И Катя решила изменить тактику. Теперь лишь первые четверть часа она восхищалась мужем «в палестре», затем подхватывала ноутбук, посылала Гектору воздушный поцелуй и тихонько уходила вниз, на террасу. С книжного стеллажа здесь на нее словно строго косился гипсовый бюст слепого Гомера, призывая к трудолюбию. А рядом в инвалидном кресле-каталке располагался свекор Игорь Петрович.

Многие в разговорах с Катей, в том числе и полковник Гущин, называли ее свекра безумным. А она считала больного, пережившего инсульт от великого горя и потрясений парализованного генерал-полковника Борщова запертым в его теле жестоким коварным недугом. Она уверяла и Гектора, и сиделку: с генералом надо постоянно общаться, вовлекать его в жизнь. Он не должен ощущать себя брошенным, покинутым домашними. Внешне безучастный, не способный к движениям и эмоциям из-за паралича, внутренне, по абсолютному убеждению Кати, он полностью сохранил и свою личность, собственное «я», и понимание происходящего, и любовь к Гектору, и скорбь, боль сердечную в отношении второго сына – близнеца Игоря, зверски казненного чеченскими боевиками.

Когда свекор относительно неплохо себя чувствовал, Катя во время работы над книгой сама привозила его в инвалидном кресле на террасу. В его присутствии она усердно «творила» и одновременно увлеченно рассказывала ему о Гекторе и о событиях их недавнего путешествия на Иссык-Куль и к Небесной горе. Вершить сразу несколько дел ей помогала привычка, усвоенная в пресс-службе, когда она, полицейский криминальный обозреватель, могла одновременно строчить в ноутбуке сенсационные статьи, общаться по мобильному с коллегами, просматривать оперативные сводки, узнавать самые горячие новости.

– Игорь Петрович, представляете, когда мы первый раз поднялись в горы в поисках ориентира на Хан-Тенгри и поняли: место не то, неподходящее, я ужасно растерялась, – признавалась Катя генерал-полковнику Борщову, одновременно быстро печатая на ноутбуке. – Пала духом. А Гек нам всем: «Спокойствие, только спокойствие!» И предложил искать дальше.

Она взмахнула рукой и… увидела мужа. Гектор стоял, прислонившись к дверному косяку, слушал ее и улыбался. Возник он бесшумно, словно тень.

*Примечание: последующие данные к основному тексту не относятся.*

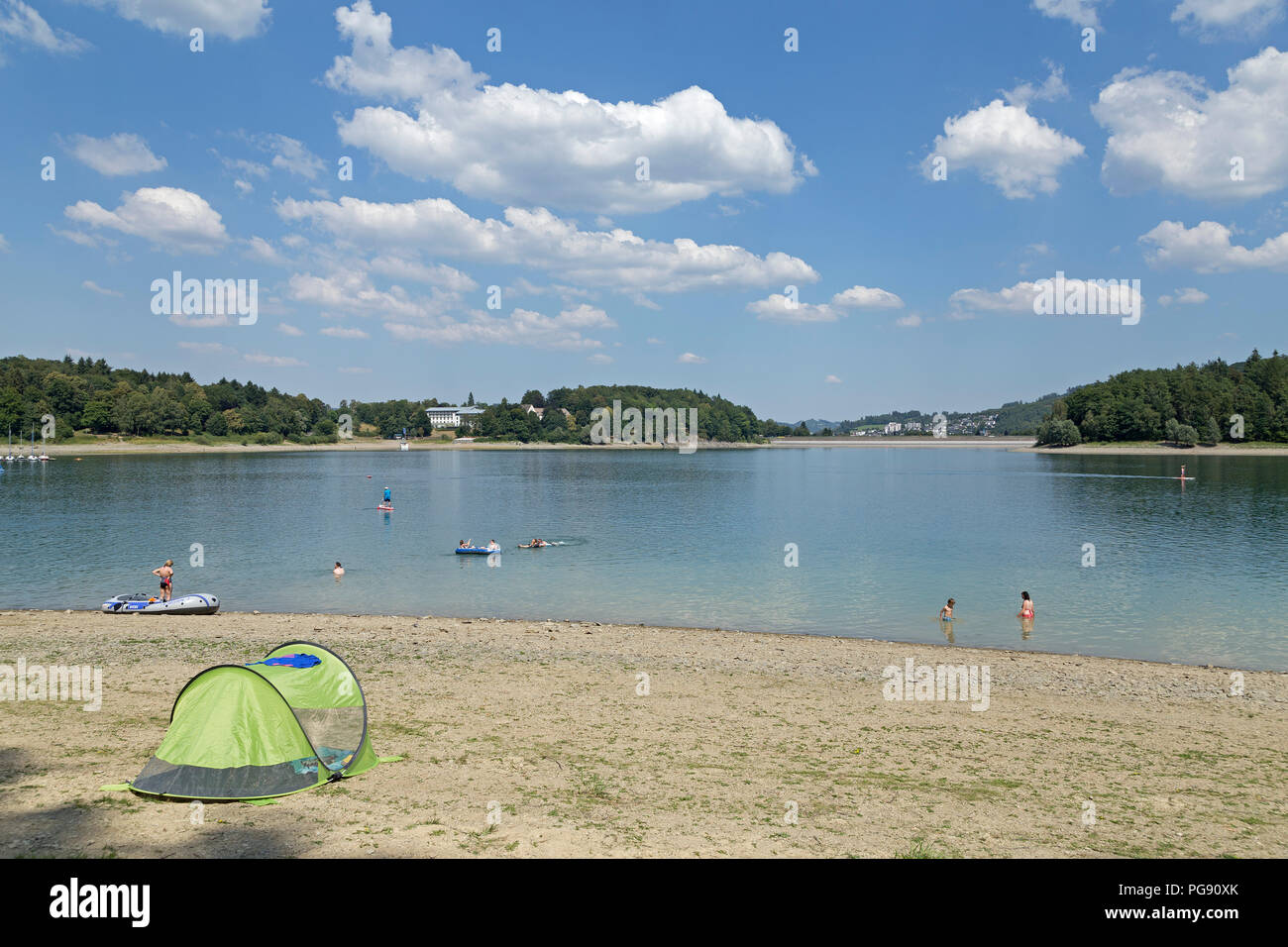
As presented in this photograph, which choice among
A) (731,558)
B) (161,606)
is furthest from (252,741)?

– Она книгу начала, папа. Свою первую! – Гектор тоже обратился к безмолвному отцу. – Зашибись! Бестселлер будущий. Никаких советов не смею давать ей – писателю моему. Но сердце екает… надо как «Мумия – принц Египта»: тайна, убийства, погони, поединки, мистика, ужасы, жуть! И море, море любви! Читательницы в осадке. Адски завидуют вымышленным персонажам. Шок и трепет. Восторг. Хайп. Хейт. Дело в шляпе. Книга в топе. Шквал комментов – хвалебных и злобных. Слава и признание.

– Я учту пожелания, – многозначительно пообещала Катя.

– А к нам едет Полосатик, – объявил ей Гектор. – Собственно, он уже у ворот.

Капитан полиции Арсений Блистанов, прозванный Гектором и Катей Полосатиком, явился с букетом роз и большим тортом.

– Поздравляю вас, Катя, Гектор Игоревич! – радостно заорал он на весь участок, заруливая в ворота и высовываясь из окна своей старенькой машины (прежде, в Полосатово, он передвигался либо на полицейской патрульной, либо вообще на электросамокате).

Арсений вручил Кате букет, обнял Гектора, всучил ему коробку с тортом, сразу объявил, по своему обыкновению: «Я есть хочу. Я голодный».

Обедать решили на воздухе за садовым столом, сентябрьский день выдался по-летнему теплым и солнечным. Катя разрезала торт, половину его отложила для свекра и сиделки (та осталась с генералом в доме, стараясь не мешать прибывшему гостю и его деловым разговорам). Гектор нажарил на гриле бургеров и сосисок. Катя наспех приготовила овощной салат. Гектор принес бутылку красного вина.